See validation report for details.
The footer:
- Replaces (not accumulates) on repair-loop reruns.
- Pluralises correctly.
- Sorted alphabetically when multiple variants have findings.
- Silent on clean pass.
Test sweep
tests/copilot/catalog/ 116 tests
test_catalog_adapter_base.py 20
test_catalog_adapter_bigquery.py 13
test_catalog_adapter_datahub.py 11
test_catalog_adapter_dataplex.py 10
test_catalog_adapter_dmm.py 7
test_catalog_adapter_glue.py 13
test_catalog_mcp_tools.py 23
test_credentials_resolver.py 21
test_industry_autodetect_* (within wider industry suite)

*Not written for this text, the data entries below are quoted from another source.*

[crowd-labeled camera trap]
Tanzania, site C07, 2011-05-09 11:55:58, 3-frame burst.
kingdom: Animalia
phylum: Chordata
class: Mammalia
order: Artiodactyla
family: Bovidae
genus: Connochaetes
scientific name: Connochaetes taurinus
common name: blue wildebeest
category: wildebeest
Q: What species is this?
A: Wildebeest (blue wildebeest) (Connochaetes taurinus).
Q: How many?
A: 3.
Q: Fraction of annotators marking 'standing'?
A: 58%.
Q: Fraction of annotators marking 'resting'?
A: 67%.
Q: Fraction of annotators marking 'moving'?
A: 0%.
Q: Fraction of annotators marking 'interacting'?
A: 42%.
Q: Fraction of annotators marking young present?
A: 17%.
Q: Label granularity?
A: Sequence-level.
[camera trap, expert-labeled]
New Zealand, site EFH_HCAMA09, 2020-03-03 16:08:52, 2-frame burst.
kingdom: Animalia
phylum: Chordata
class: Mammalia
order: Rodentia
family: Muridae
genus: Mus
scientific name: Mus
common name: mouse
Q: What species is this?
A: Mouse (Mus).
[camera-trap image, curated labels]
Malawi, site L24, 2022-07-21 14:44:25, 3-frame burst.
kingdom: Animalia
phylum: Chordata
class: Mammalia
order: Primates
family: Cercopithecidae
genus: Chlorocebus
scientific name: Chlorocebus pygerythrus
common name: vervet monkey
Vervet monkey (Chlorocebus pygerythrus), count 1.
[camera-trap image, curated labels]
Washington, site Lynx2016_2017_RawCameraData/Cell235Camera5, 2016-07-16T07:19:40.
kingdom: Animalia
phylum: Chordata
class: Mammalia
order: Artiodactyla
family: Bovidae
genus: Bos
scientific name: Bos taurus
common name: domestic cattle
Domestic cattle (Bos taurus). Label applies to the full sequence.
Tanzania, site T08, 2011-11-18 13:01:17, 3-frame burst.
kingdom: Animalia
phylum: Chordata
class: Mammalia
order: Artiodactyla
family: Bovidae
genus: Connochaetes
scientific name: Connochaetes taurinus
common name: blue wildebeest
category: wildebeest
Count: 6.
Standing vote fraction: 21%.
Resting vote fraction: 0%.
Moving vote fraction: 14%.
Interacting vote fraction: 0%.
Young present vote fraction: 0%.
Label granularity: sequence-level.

tests/copilot/test_cost_tracking.py 39 tests
tests/copilot/test_store_keys.py 9 tests
tests/test_provider_determinism_payloads.py 27 tests
tests/test_public_api_stability.py 119 tests
Full sweep: 9104 passed, 194 skipped, 0 failed
Files added in this release
New module tree:
fluid_build/copilot/catalog/
├── __init__.py
├── _patterns.py # 9 reusable patterns
├── base.py # CatalogAdapter ABC + typed errors
├── bigquery.py
├── credentials.py # CredentialResolver + 7 *Credentials
├── datahub.py
├── datamesh_manager.py
├── dataplex.py
├── glue.py
├── models.py # CatalogTable, CatalogColumn, ...
├── snowflake.py
└── unity.py
fluid_build/forge_datamodel/from_catalog/
├── __init__.py
└── pipeline.py # run_from_catalog + CatalogPipelineResult
fluid_build/cli/
├── ai_source_setup.py # `fluid ai setup --source` wizard
fluid_build/copilot/industry/
└── compiler.py # INDUSTRY_DOMAIN_HINTS + matchers
Key edits:
fluid_build/cli/forge_data_model.py # from-source subcommand
fluid_build/cli/forge_copilot_interview.py # AI-mode catalog branch
fluid_build/cli/mcp.py # 6 source-catalog tools + inputSchema
fluid_build/cli/ai_setup.py # --source / --name args + ai status
fluid_build/copilot/agents/coordinator.py # from_catalog method
fluid_build/copilot/agents/logical_agent.py # from_catalog + summary
fluid_build/forge_datamodel/emit/fluid_contract.py # promote catalog signal
fluid_build/forge_datamodel/emit/validator.py # variant-lint hook
fluid_build/copilot/cost.py # missing-usage + override + variant-lint
fluid_build/copilot/store/keys.py # capability_matrix segment
fluid_build/copilot/agents/base.py # split try/except for usage extraction
Tests:
tests/copilot/catalog/test_catalog_adapter_bigquery.py # NEW (13)
tests/copilot/catalog/test_catalog_adapter_dataplex.py # NEW (10)
tests/copilot/catalog/test_catalog_adapter_glue.py # NEW (13)
tests/copilot/catalog/test_catalog_adapter_datahub.py # NEW (11)
tests/copilot/catalog/test_catalog_adapter_dmm.py # NEW (7)
tests/copilot/test_industry_autodetect_from_catalog.py # NEW (39)
tests/copilot/test_cost_tracking.py # +21 tests
tests/copilot/test_store_keys.py # +5 tests
tests/test_provider_determinism_payloads.py # +5 tests
tests/test_public_api_stability.py # +33 entries
tests/copilot/catalog/test_catalog_mcp_tools.py # +3 tests
Migration notes
Nothing breaks. Every catalog adapter ships behind an optional extra. The default pip install data-product-forge is unchanged.
Existing fluid forge data-model from-intent / from-ddl flows continue to work exactly as before — V1.5 adds a catalog entry point, never replaces an existing one.
The cost summary format adds new footer lines (missing-usage, variant-lint) only when the relevant counter is non-zero. Clean runs see the same summary as before.
The cache-key shape gained a fourth segment for capability_matrix, which means all entries cached before this release are invalidated on first run. This is by design: the new keying is correct, the old keying could collide on capability mismatches.